An interbody fusion cage (colloquially known as a "spine cage") is a prosthesis used in spinal fusion procedures to maintain foraminal height and decompression. They are cylindrical or square-shaped devices, and usually threaded. There are several varieties: the Harms cage, Ray cage, Pyramesh cage, InterFix cage, and lordotic LT cage, all of which are made from titanium; the Brantigan cage, made from carbon fibre; and the Cortical Bone Dowel, which is cut from allograft femur. The cages can be packed with autologous bone material in order to promote arthrodesis.

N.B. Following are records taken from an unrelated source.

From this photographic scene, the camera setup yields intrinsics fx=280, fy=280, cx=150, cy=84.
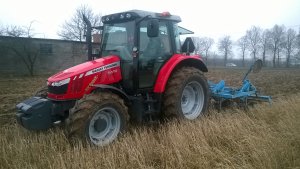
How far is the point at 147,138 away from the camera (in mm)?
4684

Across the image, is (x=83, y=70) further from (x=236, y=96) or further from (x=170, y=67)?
(x=236, y=96)

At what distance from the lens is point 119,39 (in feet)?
18.7

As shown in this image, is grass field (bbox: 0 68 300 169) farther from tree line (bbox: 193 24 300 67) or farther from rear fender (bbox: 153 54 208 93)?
tree line (bbox: 193 24 300 67)

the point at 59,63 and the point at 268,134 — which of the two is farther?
the point at 59,63

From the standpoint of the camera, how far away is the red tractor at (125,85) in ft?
15.2

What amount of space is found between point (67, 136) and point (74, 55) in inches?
997

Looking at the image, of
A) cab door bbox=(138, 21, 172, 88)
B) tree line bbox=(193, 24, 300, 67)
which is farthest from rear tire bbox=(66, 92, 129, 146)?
tree line bbox=(193, 24, 300, 67)

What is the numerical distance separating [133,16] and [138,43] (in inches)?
21.2

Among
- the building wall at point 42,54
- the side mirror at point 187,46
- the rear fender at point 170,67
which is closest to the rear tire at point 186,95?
the rear fender at point 170,67

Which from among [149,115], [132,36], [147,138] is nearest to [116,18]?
[132,36]

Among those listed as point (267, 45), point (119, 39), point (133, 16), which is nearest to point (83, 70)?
point (119, 39)

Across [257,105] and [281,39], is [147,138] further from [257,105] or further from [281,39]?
[281,39]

Such implants are inserted when the space between the spinal discs is distracted, such that the implant, when threaded, is compressed like a screw. Unthreaded implants, such as the Harms and Pyramesh cages have teeth along both surfaces that bite into the end plates.

Technology: expansion vs. static devices
Expandable implant devices are at the forefront of technology in this field, with cages that expand in place for optimal end-plate-to-endplate fit and correction of lordosis. There are several technologies for cage expansion; FLXfit by Expanding Orthopedics offers a unique and patented 3D articulation and lordotic expansion, Staxx by Spinewave stacks plates as risers, Varilift by Wenzel - uses a screw device for enlargement and AccuLIF by CoAlign, which has a unique locking hydraulic solution for precise expansion. FlareHawk by Integrity Implants uses stent-like technology, expanding in width, height, and lordosis.

Once placed, the cages resist flexion and extension of the spine, and axial forces across the ventral and middle columns.